» Instructions for the task:
Could you extract every entry below and reproduce it exactly?

» Entries from a dataset:
+---+

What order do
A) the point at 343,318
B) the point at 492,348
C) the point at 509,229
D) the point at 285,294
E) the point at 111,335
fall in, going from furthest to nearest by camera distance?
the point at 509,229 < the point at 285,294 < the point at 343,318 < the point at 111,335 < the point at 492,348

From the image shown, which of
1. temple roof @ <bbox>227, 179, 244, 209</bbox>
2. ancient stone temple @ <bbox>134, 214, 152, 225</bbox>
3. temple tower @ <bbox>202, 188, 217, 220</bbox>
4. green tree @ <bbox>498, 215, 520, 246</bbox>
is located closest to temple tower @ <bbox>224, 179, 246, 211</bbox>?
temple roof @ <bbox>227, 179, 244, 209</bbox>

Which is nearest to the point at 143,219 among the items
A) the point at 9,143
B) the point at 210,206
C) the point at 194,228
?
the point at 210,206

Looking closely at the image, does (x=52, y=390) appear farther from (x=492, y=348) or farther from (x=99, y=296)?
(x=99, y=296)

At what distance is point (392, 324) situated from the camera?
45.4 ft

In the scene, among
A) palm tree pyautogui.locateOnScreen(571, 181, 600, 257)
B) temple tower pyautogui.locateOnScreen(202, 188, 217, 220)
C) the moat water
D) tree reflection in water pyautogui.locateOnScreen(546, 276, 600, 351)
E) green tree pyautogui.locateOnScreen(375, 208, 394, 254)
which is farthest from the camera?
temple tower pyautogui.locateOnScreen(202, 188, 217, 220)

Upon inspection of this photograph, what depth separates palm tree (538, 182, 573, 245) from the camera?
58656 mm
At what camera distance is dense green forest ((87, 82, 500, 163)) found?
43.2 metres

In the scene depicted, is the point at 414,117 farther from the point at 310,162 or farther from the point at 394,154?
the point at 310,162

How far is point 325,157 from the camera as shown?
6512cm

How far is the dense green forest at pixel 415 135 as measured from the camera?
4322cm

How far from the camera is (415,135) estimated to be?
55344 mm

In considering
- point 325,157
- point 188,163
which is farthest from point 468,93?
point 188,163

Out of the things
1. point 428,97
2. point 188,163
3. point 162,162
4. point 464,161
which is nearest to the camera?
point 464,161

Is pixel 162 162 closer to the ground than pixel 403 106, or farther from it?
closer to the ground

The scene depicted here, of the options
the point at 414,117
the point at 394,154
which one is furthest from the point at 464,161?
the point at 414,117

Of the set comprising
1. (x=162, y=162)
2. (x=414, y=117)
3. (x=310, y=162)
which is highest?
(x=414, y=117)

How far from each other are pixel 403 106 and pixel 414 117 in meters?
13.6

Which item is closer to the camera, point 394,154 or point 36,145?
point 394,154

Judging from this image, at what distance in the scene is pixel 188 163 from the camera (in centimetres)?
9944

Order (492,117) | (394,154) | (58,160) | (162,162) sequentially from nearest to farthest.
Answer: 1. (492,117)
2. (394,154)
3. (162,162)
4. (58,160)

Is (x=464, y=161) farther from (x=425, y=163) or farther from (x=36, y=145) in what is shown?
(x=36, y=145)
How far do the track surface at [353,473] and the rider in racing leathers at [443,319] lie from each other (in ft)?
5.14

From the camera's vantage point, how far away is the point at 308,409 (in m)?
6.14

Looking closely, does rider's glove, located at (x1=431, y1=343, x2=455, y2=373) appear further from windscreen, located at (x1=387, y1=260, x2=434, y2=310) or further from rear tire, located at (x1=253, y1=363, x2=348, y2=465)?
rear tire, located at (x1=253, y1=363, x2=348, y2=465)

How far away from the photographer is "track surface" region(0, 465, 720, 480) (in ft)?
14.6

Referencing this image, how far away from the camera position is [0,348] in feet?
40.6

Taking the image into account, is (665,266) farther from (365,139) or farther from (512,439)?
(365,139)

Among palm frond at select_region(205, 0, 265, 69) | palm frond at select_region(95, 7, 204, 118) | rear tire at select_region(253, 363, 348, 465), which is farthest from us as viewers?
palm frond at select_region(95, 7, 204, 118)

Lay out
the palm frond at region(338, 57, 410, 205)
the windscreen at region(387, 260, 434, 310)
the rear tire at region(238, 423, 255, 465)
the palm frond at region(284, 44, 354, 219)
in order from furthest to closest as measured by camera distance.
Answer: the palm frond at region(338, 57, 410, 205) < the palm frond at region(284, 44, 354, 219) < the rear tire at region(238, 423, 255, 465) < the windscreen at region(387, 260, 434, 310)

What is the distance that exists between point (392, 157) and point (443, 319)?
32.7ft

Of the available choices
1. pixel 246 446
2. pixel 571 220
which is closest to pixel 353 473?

+---+

» Expected answer:
What order do
A) the point at 343,318
B) the point at 492,348
C) the point at 509,229
D) the point at 285,294
E) the point at 111,335
fall in, going from furthest to nearest by camera distance?
the point at 509,229 < the point at 285,294 < the point at 343,318 < the point at 111,335 < the point at 492,348

From the image shown, which of
1. temple roof @ <bbox>227, 179, 244, 209</bbox>
2. ancient stone temple @ <bbox>134, 214, 152, 225</bbox>
3. temple tower @ <bbox>202, 188, 217, 220</bbox>
4. green tree @ <bbox>498, 215, 520, 246</bbox>
is located closest to temple tower @ <bbox>224, 179, 246, 211</bbox>?
temple roof @ <bbox>227, 179, 244, 209</bbox>

Which is nearest to the point at 143,219 among the items
A) the point at 9,143
B) the point at 210,206
C) the point at 194,228
?
the point at 210,206

Looking closely at the image, does (x=52, y=390) appear farther from (x=492, y=348) or farther from (x=99, y=296)?
(x=99, y=296)

At what distance is point (392, 324) situated from the camera?
45.4 ft

In the scene, among
A) palm tree pyautogui.locateOnScreen(571, 181, 600, 257)
B) temple tower pyautogui.locateOnScreen(202, 188, 217, 220)
C) the moat water
D) tree reflection in water pyautogui.locateOnScreen(546, 276, 600, 351)
E) green tree pyautogui.locateOnScreen(375, 208, 394, 254)
which is farthest from the camera?
temple tower pyautogui.locateOnScreen(202, 188, 217, 220)

Upon inspection of this photograph, what depth separates palm tree (538, 182, 573, 245) from the camera?
58656 mm
At what camera distance is dense green forest ((87, 82, 500, 163)) found?
43.2 metres

In the scene depicted, is the point at 414,117 farther from the point at 310,162 or farther from the point at 394,154?
the point at 310,162

How far is point 325,157 from the camera as shown?
6512cm

How far is the dense green forest at pixel 415 135 as measured from the camera?
4322cm

How far from the camera is (415,135) estimated to be?
55344 mm

In considering
- point 325,157
- point 188,163
which is farthest from point 468,93?
point 188,163

Out of the things
1. point 428,97
2. point 188,163
3. point 162,162
4. point 464,161
which is nearest to the camera?
point 464,161

Is pixel 162 162 closer to the ground than pixel 403 106, or farther from it?
closer to the ground

The scene depicted here, of the options
the point at 414,117
the point at 394,154
which one is furthest from the point at 464,161?
the point at 414,117

Of the set comprising
1. (x=162, y=162)
2. (x=414, y=117)
3. (x=310, y=162)
which is highest?
(x=414, y=117)

How far from each other are pixel 403 106 and pixel 414 117 in meters?
13.6

Which item is closer to the camera, point 394,154 or point 36,145?
point 394,154

Judging from this image, at what distance in the scene is pixel 188 163 from the camera (in centimetres)?
9944

Order (492,117) | (394,154) | (58,160) | (162,162) sequentially from nearest to farthest.
Answer: 1. (492,117)
2. (394,154)
3. (162,162)
4. (58,160)

Is (x=464, y=161) farther from (x=425, y=163) or farther from (x=36, y=145) in what is shown?
(x=36, y=145)
How far do the track surface at [353,473] and the rider in racing leathers at [443,319] lie from each other (in ft)?
5.14

From the camera's vantage point, how far away is the point at 308,409 (in m)?
6.14

Looking closely, does rider's glove, located at (x1=431, y1=343, x2=455, y2=373) appear further from windscreen, located at (x1=387, y1=260, x2=434, y2=310) or further from rear tire, located at (x1=253, y1=363, x2=348, y2=465)?
rear tire, located at (x1=253, y1=363, x2=348, y2=465)

How far away from the photographer is "track surface" region(0, 465, 720, 480) (in ft)?
14.6

Referencing this image, how far away from the camera position is [0,348] in feet?
40.6

Taking the image into account, is (665,266) farther from (365,139) or farther from (512,439)?
(365,139)

Among palm frond at select_region(205, 0, 265, 69) | palm frond at select_region(95, 7, 204, 118) | rear tire at select_region(253, 363, 348, 465), which is farthest from us as viewers?
palm frond at select_region(95, 7, 204, 118)

Lay out
the palm frond at region(338, 57, 410, 205)
the windscreen at region(387, 260, 434, 310)
the rear tire at region(238, 423, 255, 465)
the palm frond at region(284, 44, 354, 219)
in order from furthest to closest as measured by camera distance.
Answer: the palm frond at region(338, 57, 410, 205) < the palm frond at region(284, 44, 354, 219) < the rear tire at region(238, 423, 255, 465) < the windscreen at region(387, 260, 434, 310)

What is the distance that exists between point (392, 157) and point (443, 319)?
32.7ft

Of the available choices
1. pixel 246 446
2. pixel 571 220
which is closest to pixel 353 473?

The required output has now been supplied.